WRITTEN INSTRUCTION:
List every line of the material below that contains the word "carved", copying each line in full.

[Start]

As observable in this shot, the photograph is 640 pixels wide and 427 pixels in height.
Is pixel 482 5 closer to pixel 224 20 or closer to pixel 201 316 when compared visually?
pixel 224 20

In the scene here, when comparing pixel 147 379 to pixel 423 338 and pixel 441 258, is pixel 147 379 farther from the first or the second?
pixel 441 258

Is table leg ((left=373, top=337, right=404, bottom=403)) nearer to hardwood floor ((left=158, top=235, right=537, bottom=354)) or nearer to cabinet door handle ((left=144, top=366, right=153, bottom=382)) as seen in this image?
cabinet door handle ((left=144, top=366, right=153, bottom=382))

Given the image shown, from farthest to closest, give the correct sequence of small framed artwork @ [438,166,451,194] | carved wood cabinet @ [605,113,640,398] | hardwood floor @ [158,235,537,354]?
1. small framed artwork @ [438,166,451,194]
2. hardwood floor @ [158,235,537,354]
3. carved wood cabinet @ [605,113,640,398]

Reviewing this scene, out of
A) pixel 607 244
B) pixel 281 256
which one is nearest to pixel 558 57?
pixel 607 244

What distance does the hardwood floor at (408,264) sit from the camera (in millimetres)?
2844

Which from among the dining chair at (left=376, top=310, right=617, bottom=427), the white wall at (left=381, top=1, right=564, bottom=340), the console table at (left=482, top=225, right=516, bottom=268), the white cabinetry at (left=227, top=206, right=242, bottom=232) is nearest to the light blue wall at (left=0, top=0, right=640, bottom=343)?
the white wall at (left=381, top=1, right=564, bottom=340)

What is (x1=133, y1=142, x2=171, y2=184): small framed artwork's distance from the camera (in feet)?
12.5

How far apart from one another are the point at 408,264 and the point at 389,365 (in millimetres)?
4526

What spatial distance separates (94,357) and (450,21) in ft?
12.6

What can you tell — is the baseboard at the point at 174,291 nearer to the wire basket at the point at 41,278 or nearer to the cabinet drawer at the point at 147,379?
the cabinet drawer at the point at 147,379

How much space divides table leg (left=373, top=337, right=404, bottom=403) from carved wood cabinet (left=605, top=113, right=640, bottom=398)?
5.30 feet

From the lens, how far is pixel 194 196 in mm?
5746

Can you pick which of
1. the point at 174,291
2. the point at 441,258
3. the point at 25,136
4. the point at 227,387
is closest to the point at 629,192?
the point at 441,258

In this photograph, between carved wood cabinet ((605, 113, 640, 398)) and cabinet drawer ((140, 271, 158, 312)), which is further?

[End]
[Start]

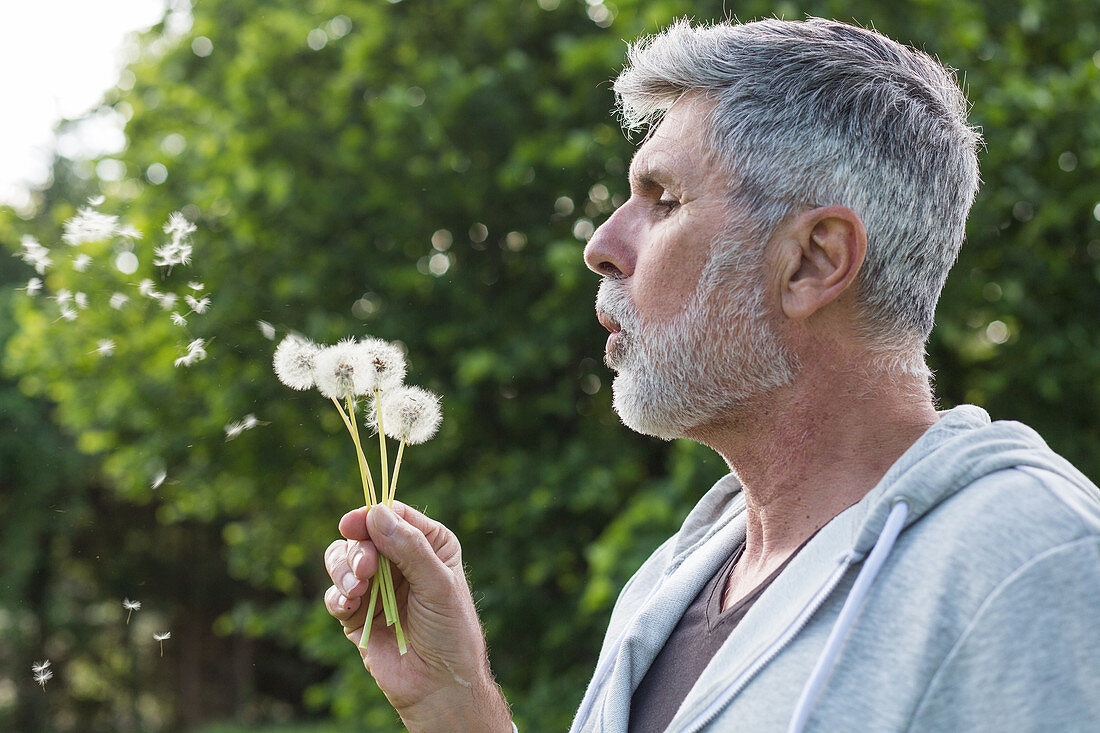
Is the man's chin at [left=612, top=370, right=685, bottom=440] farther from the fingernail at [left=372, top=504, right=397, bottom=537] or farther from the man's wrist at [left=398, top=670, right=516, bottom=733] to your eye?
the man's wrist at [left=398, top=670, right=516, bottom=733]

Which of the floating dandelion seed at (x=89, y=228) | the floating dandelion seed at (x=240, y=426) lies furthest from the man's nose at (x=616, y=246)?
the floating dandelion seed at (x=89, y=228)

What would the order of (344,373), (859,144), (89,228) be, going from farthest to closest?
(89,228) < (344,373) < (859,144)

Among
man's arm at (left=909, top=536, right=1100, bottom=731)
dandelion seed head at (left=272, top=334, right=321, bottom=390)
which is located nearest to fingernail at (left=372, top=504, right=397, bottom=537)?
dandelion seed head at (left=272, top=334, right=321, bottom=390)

[End]

FULL OUTPUT:
Given the image shown, from farthest to closest, give the correct sequence of small framed artwork @ [438,166,451,194] | carved wood cabinet @ [605,113,640,398] | hardwood floor @ [158,235,537,354]?
3. carved wood cabinet @ [605,113,640,398]
How much space divides table leg (left=373, top=337, right=404, bottom=403) from carved wood cabinet (left=605, top=113, right=640, bottom=398)?
In this photograph, between carved wood cabinet ((605, 113, 640, 398)) and cabinet drawer ((140, 271, 158, 312)), which is further?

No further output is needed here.